Le dossier du dernier numéro de la Revue internationale d’éducation de Sèvres[1] réunit les contributions de dix pays qui s’efforcent d'exposer et de questionner ce que l’école enseigne à tous.

Le paysage est extrêmement différent, selon qu’il s’agit de l’Angleterre ou de l’Ecosse, de l’Algérie ou de la Roumanie, du Libéria ou de l’Espagne, du Vietnam, de la Suisse ou du Québec ou encore de la France.

La question n’est pas nouvelle. Le 10 avril 1870, dans une conférence intitulée De l’égalité en éducation, Jules Ferry n’affirmait-il pas : « Je vous défie de faire jamais une nation égalitaire, une nation animée de cet esprit d’ensemble  et de cette confraternité d’idées qui font la force des vraies démocraties, s’il n’y a pas eu le premier rapprochement, la première fusion qui résulte du mélange des riches et des pauvres sur les bancs de quelque école[2] »?

++++++++

§ Liste des consignes:
A: Recopiez le passage du texte sur ce que l'école enseigne à tous qui s'ouvre sur les mots contenant « Le dossier du » et se clôt sur « de la France. ».
B: Répondez aux questions suivantes sur le texte sur ce que l'école enseigne à tous :
(i) Dans quelle revue paraît le dossier présenté ?
(ii) Combien de pays ont apporté une contribution à ce dossier ?
(iii) À quelle date Jules Ferry a-t-il donné sa conférence intitulée De l'égalité en éducation ?
C: Veuillez résumer en deux phrases le texte sur ce que l'école enseigne à tous.

§ Données enregistrées:
++++++++

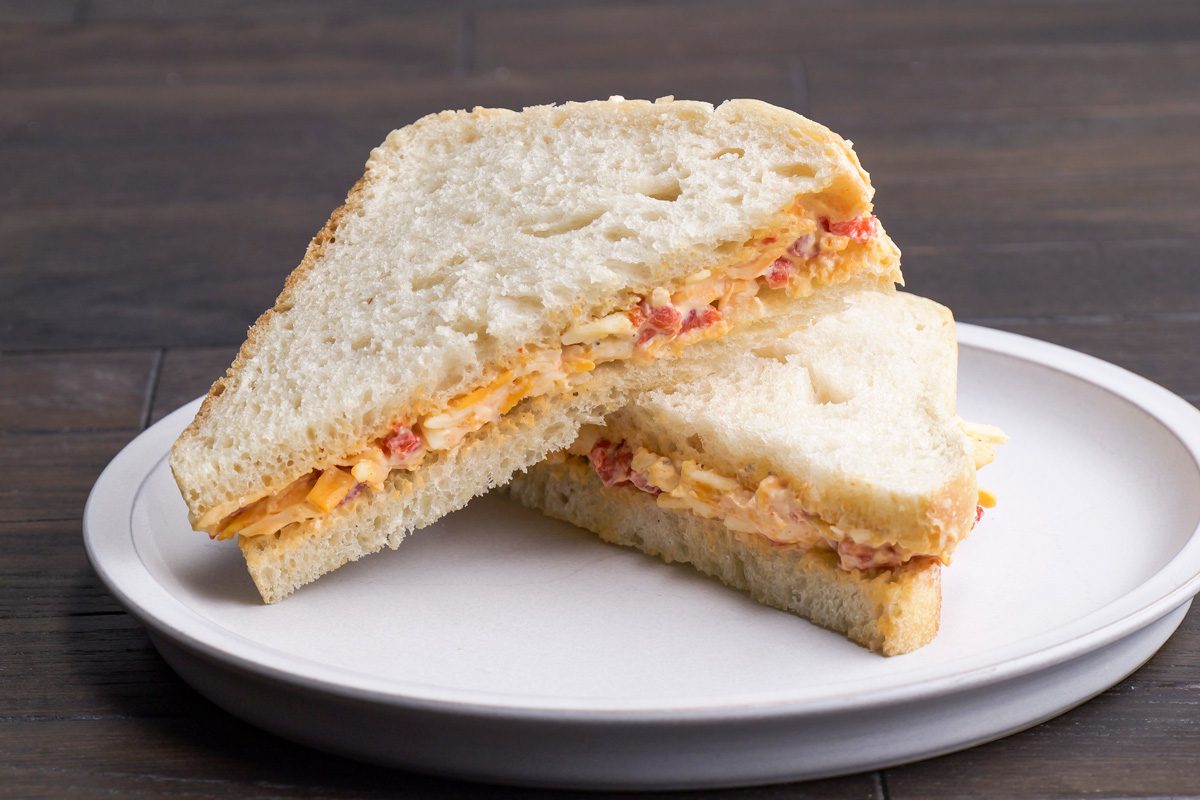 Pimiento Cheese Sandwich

++++++++

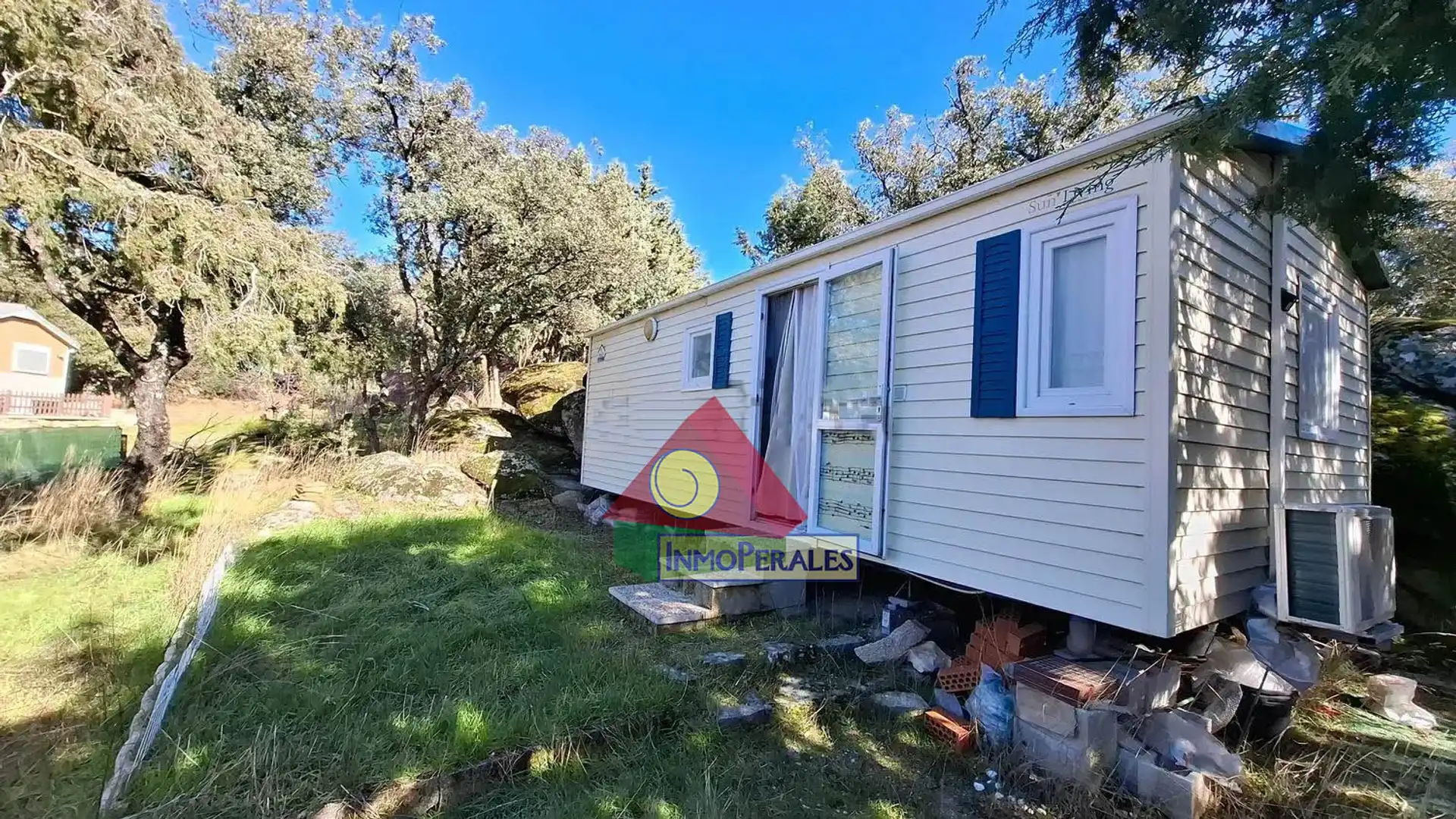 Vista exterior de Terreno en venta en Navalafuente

++++++++

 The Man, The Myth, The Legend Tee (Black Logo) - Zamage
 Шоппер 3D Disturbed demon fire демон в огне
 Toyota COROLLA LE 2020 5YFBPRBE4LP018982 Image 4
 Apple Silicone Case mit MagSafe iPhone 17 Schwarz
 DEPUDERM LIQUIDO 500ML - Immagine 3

++++++++

§ Liste des réponses:
A:
Le dossier du dernier numéro de la Revue internationale d’éducation de Sèvres[1] réunit les contributions de dix pays qui s’efforcent d'exposer et de questionner ce que l’école enseigne à tous.

Le paysage est extrêmement différent, selon qu’il s’agit de l’Angleterre ou de l’Ecosse, de l’Algérie ou de la Roumanie, du Libéria ou de l’Espagne, du Vietnam, de la Suisse ou du Québec ou encore de la France.

B:
(i) Dans la Revue internationale d'éducation de Sèvres.
(ii) Dix pays.
(iii) Le 10 avril 1870.

C: Le dossier du dernier numéro de la Revue internationale d'éducation de Sèvres réunit les contributions de dix pays sur ce que l'école enseigne à tous, et le paysage y diffère extrêmement d'un pays à l'autre. La question n'est pas nouvelle : dès 1870, Jules Ferry affirmait qu'on ne pouvait faire une nation égalitaire sans le mélange des riches et des pauvres sur les bancs de l'école.